Skip to main content

Retraining the Model

Updated May 12, 2023 ·

Overview

Retraining is essential to keep the model updated and accurate as data changes over time.

  • Changes in data over time

    • Data naturally changes, affecting model accuracy.
    • Refreshing data helps adjust the model to new patterns.
  • Drift in data

    • Changes in data or relationships can affect model predictions.

Types of Drift

There are two main types of drifts:

  • Data drift

    • Change in the input data (e.g., new customer demographics).
    • May affect performance, but not always.
  • Concept drift

    • Change in how input data relates to the target variable.
    • Can reduce model accuracy if patterns change.

How Often to Retrain?

Retraining frequency depends on multiple factors.

  • Business environment

    • Fast-changing industries need more frequent retraining.
    • Market condition changess may need quicker adjustments.
  • Cost of retraining

    • Requires resources and money, especially for complex models.
    • High costs need to be weighed against model performance gains.
  • Business requirements

    • High accuracy standards may necessitate more frequent updates.
    • If performance drops below thresholds, retraining is needed.

Retraining Methods

When retraining, you can choose how to update the model.

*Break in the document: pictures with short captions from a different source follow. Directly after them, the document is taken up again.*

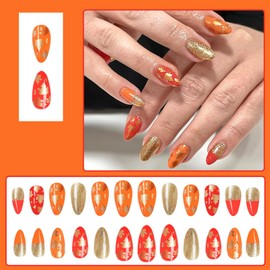 Fall Maple Leaf Short Almond Press on Nails Thanksgiving Glitter Fake Nails with Gold Foil Maple Leaf Designs Glossy Autumn Stick on Nails Fall Leaf Full Cover Acrylic Nail Art Kit for Women 24 Pcs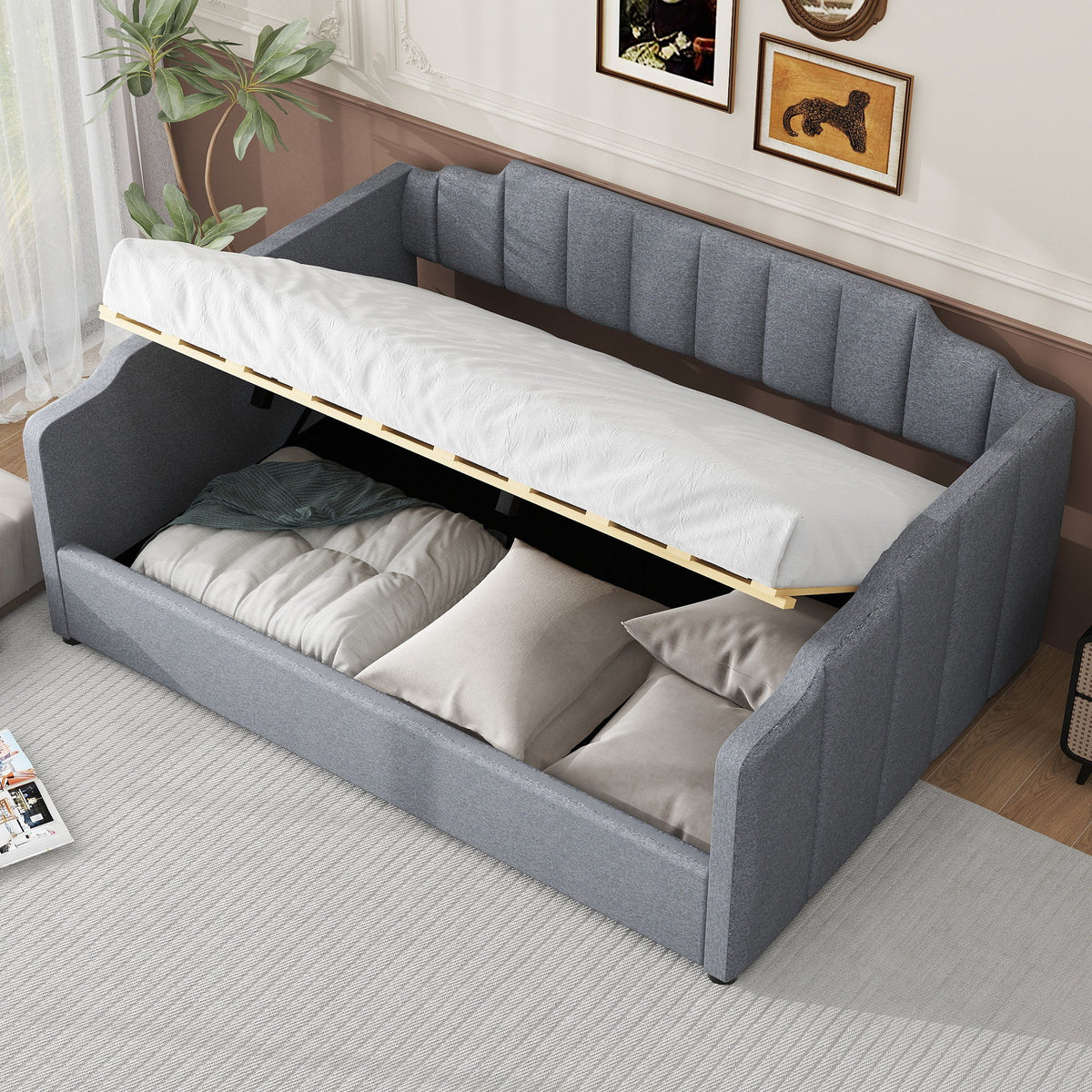 Modern Upholstered Daybed With Underneath Storage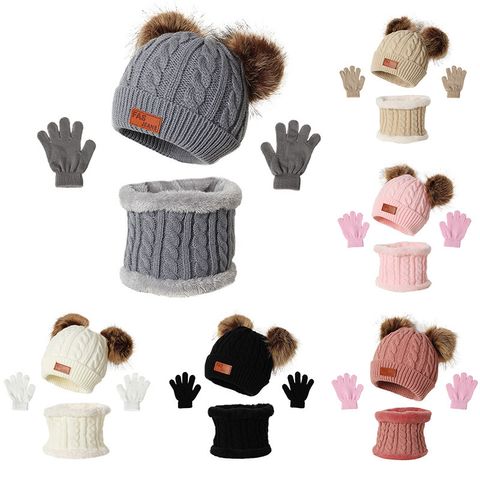 Kid's Fashion Solid Color Pom Poms Wool Cap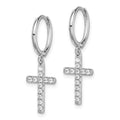 Sterling Silver 925 Hoop CZ Earrings “Faith”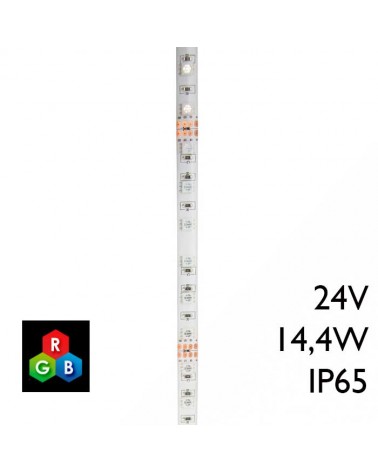 Tira LED RGB IP65 14,4W 24V 5 metros para mando
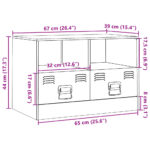 Meuble TV noir 67x39x44 cm acier – Image 10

  • Separate model for new data

    • Train a new model only on the latest data.
    • Good for handling shifting data but may miss older trends.
  • Combine new and old data

    • Merge both data sets to create a new model.
    • Maintain context with past data while adapting to changes.

Automatic Retraining

Retraining can be automated based on drift detection.

  • Set thresholds for data or concept drift to trigger retraining.
  • Reduces manual intervention by adjusting the model when needed.
  • Useful in systems with frequent updates and fast-changing environments.